▶

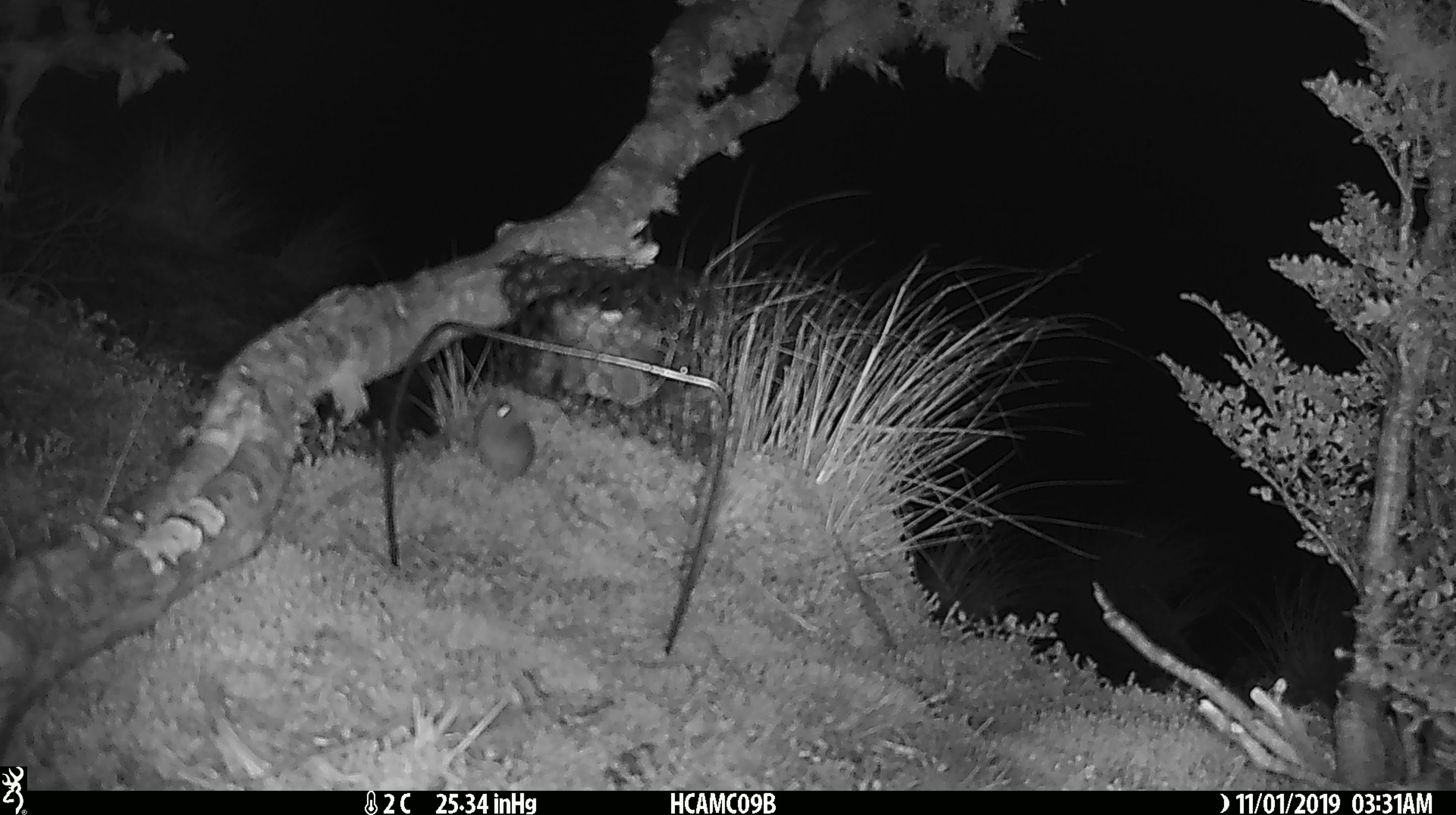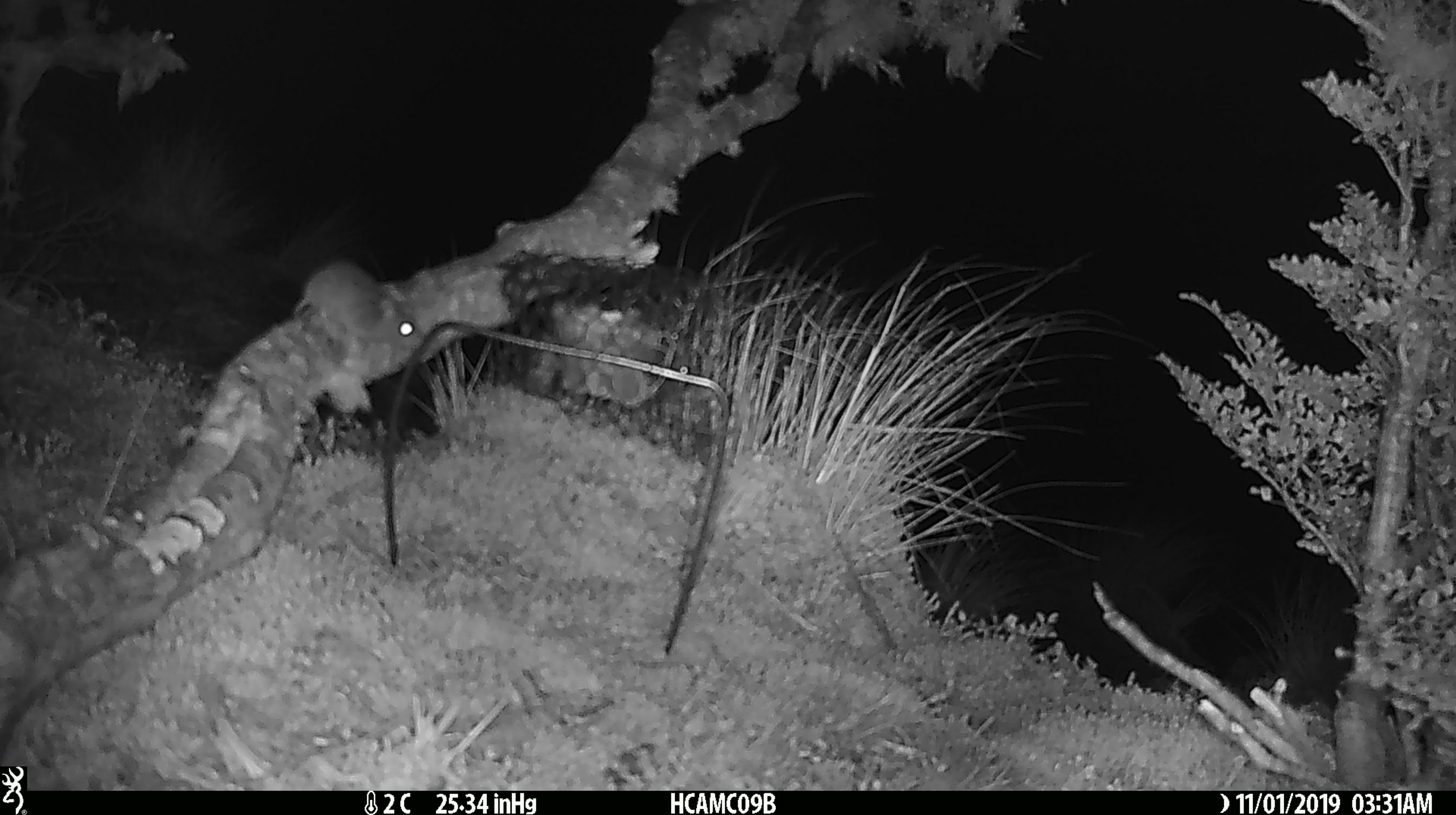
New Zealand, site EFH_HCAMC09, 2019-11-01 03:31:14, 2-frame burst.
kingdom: Animalia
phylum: Chordata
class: Mammalia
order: Rodentia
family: Muridae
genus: Mus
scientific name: Mus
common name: mouse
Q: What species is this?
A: Mouse (Mus).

◀

> [Exercise] Your copy of the entries above must be exact and must not include pictures.

> [Solved problem]
New Zealand, site EFH_HCAMC09, 2019-11-01 03:31:14, 2-frame burst.
kingdom: Animalia
phylum: Chordata
class: Mammalia
order: Rodentia
family: Muridae
genus: Mus
scientific name: Mus
common name: mouse
Q: What species is this?
A: Mouse (Mus).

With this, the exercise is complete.